*Exercise instructions*:
In the entries below, find the line containing "category: other bird". Write out that line and all lines after it, exactly, and nothing else.

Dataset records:
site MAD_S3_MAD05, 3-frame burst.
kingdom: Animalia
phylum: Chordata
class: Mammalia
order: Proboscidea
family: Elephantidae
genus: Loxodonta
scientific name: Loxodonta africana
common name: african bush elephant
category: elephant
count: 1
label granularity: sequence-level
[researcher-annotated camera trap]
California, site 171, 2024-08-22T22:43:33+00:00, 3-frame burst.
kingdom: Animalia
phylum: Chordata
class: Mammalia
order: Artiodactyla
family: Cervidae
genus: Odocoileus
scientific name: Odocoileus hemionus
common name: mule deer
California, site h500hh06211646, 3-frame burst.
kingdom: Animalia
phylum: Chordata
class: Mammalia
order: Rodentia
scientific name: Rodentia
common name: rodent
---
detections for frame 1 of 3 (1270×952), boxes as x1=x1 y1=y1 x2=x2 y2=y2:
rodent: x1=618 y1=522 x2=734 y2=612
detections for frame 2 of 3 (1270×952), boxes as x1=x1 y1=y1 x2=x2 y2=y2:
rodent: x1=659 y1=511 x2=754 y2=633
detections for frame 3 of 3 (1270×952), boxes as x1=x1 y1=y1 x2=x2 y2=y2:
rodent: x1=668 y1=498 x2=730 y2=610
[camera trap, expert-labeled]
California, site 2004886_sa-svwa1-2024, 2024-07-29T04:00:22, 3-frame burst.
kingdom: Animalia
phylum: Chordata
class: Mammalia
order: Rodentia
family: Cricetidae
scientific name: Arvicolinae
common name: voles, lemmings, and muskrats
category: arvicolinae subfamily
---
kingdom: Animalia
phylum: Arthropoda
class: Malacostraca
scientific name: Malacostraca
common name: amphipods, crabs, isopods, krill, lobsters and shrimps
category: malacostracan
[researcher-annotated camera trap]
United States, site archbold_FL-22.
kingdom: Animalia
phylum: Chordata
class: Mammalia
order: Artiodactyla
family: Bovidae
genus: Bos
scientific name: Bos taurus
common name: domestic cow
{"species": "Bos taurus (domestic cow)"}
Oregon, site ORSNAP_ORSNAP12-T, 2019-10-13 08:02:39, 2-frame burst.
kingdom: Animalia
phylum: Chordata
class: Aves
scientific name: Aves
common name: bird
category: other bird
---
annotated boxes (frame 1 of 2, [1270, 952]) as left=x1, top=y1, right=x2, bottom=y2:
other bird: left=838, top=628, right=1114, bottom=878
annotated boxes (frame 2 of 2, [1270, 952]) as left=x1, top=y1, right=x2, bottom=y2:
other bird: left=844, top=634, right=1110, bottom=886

*Exercise result*:
category: other bird
---
annotated boxes (frame 1 of 2, [1270, 952]) as left=x1, top=y1, right=x2, bottom=y2:
other bird: left=838, top=628, right=1114, bottom=878
annotated boxes (frame 2 of 2, [1270, 952]) as left=x1, top=y1, right=x2, bottom=y2:
other bird: left=844, top=634, right=1110, bottom=886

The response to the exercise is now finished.